The other day we came downstairs to get the kids breakfast and make lunchboxes, and found a piece of paper next to the computer with cowsnocats, cowsascats, as dog no caps written on it.  This was bewildering, until I remembered that the password hint was "a's dog no caps".  I'm sorely tempted now to put a numeric password with a math problem as the hint, at least on the weekends.

Sunday, September 9, 2012

We cater to your fears



I believe this ad is truthful in that they are, in fact, catering to Americans' fears... but I can't help but think that the message their advertising is really going for is more of assuaging your fears, or being sensitive to your fears.

Saturday, September 8, 2012

John Carter (2012)

Oh, dear.  We watched this a couple of weeks ago, but I've had difficulty writing up thoughts about it.  

In the end, John Carter reminded me of The Black Hole.  A beautiful, visually and technically compelling at times, but ultimately empty, live-action Disney offering**... only John Carter would likely have been too visually and aurally intense for me at the same age I saw The Black Hole.  I don't think that's a good trend in the live-action Disney offerings.

** You could throw the first Tron into this bucket, but for Jeff Bridges' brilliance (that brief clip doesn't do justice to how he injects life into every scene, and is carrying Boxleitner and Morgan, who fall flat when they're by themselves.  I love that scene at Flynn's).  David Warner is also great, but so was Maximilian Schell.  Schell couldn't save The Black Hole; Warner wouldn't have been able to save Tron by himself.

Friday, September 7, 2012

dWAR

I like numbers, and not surprisingly, I like baseball.  More specifically, I like looking at the numbers that the game of baseball produces, and the statistics that researchers have come up with to compare player performance.

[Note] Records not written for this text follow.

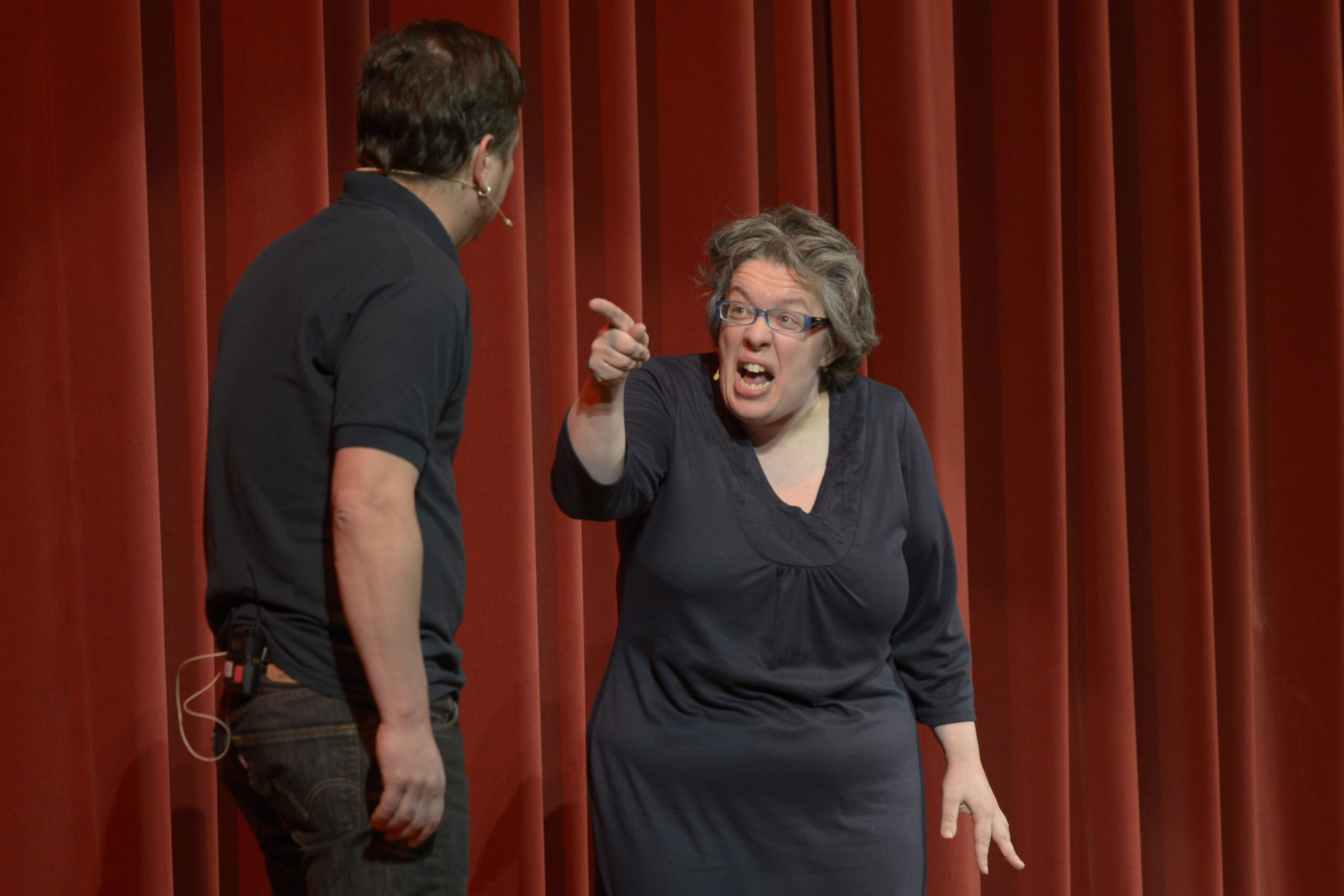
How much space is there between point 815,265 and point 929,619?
0.57 m

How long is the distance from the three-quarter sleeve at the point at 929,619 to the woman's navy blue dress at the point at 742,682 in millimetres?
61

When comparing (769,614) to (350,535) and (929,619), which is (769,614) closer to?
(929,619)

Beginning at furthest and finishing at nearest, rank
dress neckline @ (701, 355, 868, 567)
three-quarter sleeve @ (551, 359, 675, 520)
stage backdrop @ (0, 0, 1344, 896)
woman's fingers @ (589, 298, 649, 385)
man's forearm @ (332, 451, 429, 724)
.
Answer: stage backdrop @ (0, 0, 1344, 896) < dress neckline @ (701, 355, 868, 567) < three-quarter sleeve @ (551, 359, 675, 520) < woman's fingers @ (589, 298, 649, 385) < man's forearm @ (332, 451, 429, 724)

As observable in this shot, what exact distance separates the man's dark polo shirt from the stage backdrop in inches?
35.9

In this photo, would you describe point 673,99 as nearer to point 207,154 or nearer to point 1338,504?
point 207,154

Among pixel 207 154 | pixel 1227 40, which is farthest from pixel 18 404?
pixel 1227 40

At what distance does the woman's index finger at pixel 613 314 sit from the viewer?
49.2 inches

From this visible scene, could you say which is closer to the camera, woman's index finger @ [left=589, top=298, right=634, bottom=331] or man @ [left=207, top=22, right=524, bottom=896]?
man @ [left=207, top=22, right=524, bottom=896]

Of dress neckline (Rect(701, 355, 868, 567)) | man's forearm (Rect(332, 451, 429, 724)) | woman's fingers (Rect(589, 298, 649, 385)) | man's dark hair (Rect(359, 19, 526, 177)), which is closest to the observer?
man's forearm (Rect(332, 451, 429, 724))

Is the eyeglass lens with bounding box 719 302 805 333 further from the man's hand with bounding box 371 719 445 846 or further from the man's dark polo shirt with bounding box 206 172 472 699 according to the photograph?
the man's hand with bounding box 371 719 445 846

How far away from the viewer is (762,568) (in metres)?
1.56

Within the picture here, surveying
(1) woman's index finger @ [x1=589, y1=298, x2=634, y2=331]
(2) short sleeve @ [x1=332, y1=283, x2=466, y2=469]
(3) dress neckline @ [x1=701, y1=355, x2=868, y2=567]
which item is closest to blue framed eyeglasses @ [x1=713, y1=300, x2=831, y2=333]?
(3) dress neckline @ [x1=701, y1=355, x2=868, y2=567]

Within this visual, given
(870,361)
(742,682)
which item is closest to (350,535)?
(742,682)

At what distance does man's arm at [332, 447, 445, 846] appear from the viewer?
1005mm
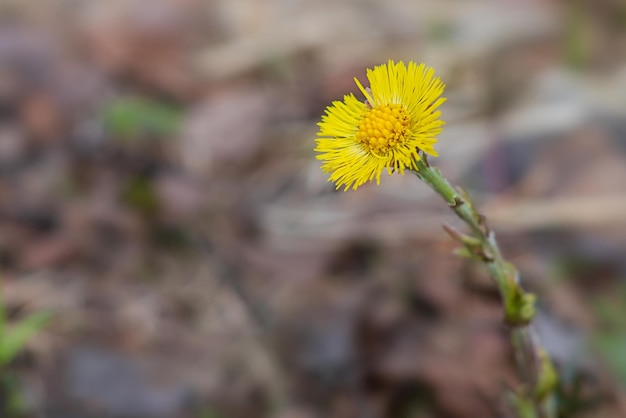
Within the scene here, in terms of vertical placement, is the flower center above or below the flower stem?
above

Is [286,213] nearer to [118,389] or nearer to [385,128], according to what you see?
[118,389]

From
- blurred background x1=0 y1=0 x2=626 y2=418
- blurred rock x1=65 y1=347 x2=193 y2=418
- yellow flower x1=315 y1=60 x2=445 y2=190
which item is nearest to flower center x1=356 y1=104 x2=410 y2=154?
yellow flower x1=315 y1=60 x2=445 y2=190

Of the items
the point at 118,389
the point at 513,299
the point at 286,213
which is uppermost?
the point at 286,213

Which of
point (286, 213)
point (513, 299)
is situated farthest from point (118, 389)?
point (513, 299)

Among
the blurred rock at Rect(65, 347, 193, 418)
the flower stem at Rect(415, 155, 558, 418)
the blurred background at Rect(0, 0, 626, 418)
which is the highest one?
the blurred background at Rect(0, 0, 626, 418)

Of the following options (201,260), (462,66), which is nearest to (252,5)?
(462,66)

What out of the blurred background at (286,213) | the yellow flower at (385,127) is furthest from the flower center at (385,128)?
the blurred background at (286,213)

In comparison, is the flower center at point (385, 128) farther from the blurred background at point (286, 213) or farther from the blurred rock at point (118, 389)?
the blurred rock at point (118, 389)

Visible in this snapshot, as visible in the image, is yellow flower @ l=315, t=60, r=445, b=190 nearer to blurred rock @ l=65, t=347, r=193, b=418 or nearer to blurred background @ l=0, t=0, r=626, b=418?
blurred background @ l=0, t=0, r=626, b=418
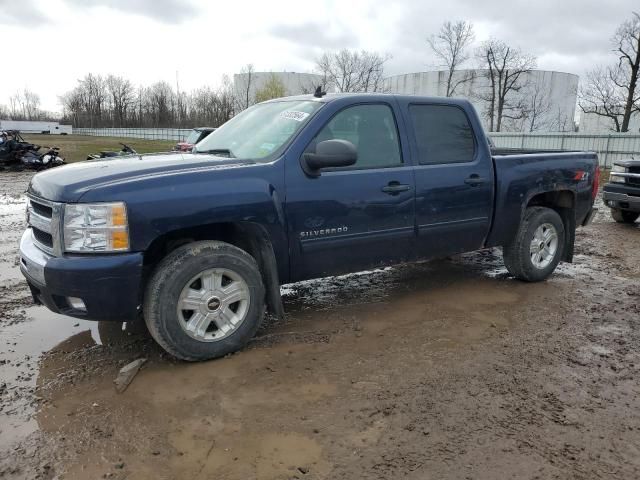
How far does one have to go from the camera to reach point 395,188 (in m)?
4.23

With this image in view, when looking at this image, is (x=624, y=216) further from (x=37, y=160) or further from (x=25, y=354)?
(x=37, y=160)

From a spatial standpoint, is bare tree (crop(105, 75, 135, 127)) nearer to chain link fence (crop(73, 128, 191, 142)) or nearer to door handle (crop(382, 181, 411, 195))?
chain link fence (crop(73, 128, 191, 142))

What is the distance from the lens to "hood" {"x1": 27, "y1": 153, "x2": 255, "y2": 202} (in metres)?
3.21

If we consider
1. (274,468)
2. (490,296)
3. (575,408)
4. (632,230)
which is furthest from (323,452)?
(632,230)

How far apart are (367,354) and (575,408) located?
1381 mm

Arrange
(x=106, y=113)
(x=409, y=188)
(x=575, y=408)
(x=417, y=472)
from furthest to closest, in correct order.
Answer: (x=106, y=113)
(x=409, y=188)
(x=575, y=408)
(x=417, y=472)

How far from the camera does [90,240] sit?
316 cm

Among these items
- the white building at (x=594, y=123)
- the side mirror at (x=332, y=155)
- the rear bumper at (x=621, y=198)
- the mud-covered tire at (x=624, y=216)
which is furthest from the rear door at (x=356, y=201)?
the white building at (x=594, y=123)

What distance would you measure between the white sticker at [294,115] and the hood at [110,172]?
607 millimetres

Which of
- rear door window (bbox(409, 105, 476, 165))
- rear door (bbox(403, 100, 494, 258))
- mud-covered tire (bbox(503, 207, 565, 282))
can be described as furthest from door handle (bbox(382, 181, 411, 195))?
mud-covered tire (bbox(503, 207, 565, 282))

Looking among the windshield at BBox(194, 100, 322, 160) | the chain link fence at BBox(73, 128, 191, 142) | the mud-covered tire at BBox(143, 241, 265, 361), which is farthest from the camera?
the chain link fence at BBox(73, 128, 191, 142)

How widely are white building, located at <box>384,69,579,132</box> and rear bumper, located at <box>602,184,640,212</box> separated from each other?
134 feet

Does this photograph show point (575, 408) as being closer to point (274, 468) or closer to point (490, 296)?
point (274, 468)

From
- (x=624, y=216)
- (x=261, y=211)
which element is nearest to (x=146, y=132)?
(x=624, y=216)
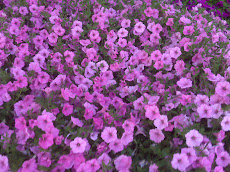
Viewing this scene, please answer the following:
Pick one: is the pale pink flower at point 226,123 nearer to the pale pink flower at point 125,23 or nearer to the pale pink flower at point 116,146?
the pale pink flower at point 116,146

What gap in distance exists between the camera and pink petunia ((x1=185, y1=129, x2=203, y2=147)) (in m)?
2.07

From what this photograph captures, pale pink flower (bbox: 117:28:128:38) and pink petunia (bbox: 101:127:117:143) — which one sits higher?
pale pink flower (bbox: 117:28:128:38)

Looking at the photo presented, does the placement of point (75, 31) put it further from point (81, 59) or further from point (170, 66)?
point (170, 66)

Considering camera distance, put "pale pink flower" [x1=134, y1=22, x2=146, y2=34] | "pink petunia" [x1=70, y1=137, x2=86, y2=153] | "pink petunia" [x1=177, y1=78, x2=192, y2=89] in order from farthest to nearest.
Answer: "pale pink flower" [x1=134, y1=22, x2=146, y2=34] < "pink petunia" [x1=177, y1=78, x2=192, y2=89] < "pink petunia" [x1=70, y1=137, x2=86, y2=153]

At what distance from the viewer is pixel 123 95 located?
2.66 meters

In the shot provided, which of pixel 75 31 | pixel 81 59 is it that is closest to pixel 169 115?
pixel 81 59

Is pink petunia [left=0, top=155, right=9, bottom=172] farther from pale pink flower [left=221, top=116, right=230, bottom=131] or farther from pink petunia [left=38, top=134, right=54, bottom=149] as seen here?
pale pink flower [left=221, top=116, right=230, bottom=131]

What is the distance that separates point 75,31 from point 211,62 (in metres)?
1.69

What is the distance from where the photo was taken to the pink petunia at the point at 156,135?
2.20 meters

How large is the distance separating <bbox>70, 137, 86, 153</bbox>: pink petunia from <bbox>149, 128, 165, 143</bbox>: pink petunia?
59cm

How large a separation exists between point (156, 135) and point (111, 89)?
80cm

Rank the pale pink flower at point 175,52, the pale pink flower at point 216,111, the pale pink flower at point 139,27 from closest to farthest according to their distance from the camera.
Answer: the pale pink flower at point 216,111, the pale pink flower at point 175,52, the pale pink flower at point 139,27

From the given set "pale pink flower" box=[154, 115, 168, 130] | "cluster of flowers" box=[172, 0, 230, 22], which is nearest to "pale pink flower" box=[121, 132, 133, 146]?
"pale pink flower" box=[154, 115, 168, 130]

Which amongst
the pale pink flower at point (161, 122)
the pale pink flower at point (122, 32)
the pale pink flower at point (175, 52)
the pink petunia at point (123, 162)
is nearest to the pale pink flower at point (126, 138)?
the pink petunia at point (123, 162)
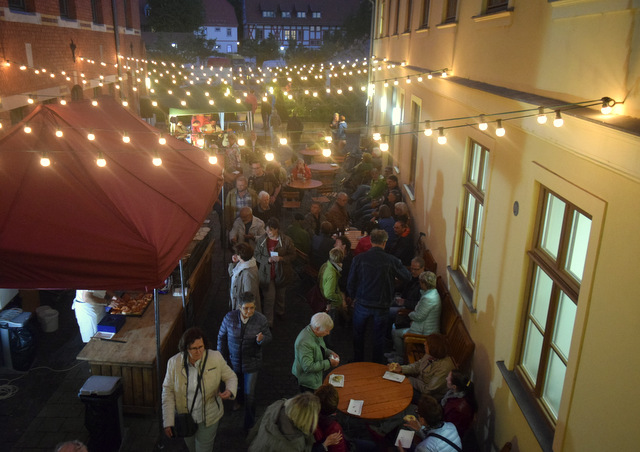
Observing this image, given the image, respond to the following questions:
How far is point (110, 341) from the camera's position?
6055 mm

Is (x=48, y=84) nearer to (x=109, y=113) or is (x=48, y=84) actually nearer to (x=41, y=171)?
(x=109, y=113)

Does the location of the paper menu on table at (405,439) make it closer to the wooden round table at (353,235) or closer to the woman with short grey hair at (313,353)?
the woman with short grey hair at (313,353)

But I have difficultly loving defensive wins above replacement, particularly because dWAR is susceptible to wild swings from season to season, but especially if believing in dWAR means I have to believe that Dave Winfield was as bad a fielder as, or worse than, Manny Ramirez.  (scroll to the "Player Value" table and see that Winfield's career dWAR is lower than Manny's).  I'm just having a hard time with that idea.

Monday, September 3, 2012

638 Ways to Kill Castro; 2006

With a runtime of 75 minutes, that gives about 7 seconds on average to discuss each conspiracy, so even if they bundled several together under the same category, you would think that this would be a fast-paced and interesting documentary, perhaps full of slightly morbid British humor.  Not so.  Instead it's a tired and poorly organized mix of interviews, news footage, and reenactment scenes shot in black & white.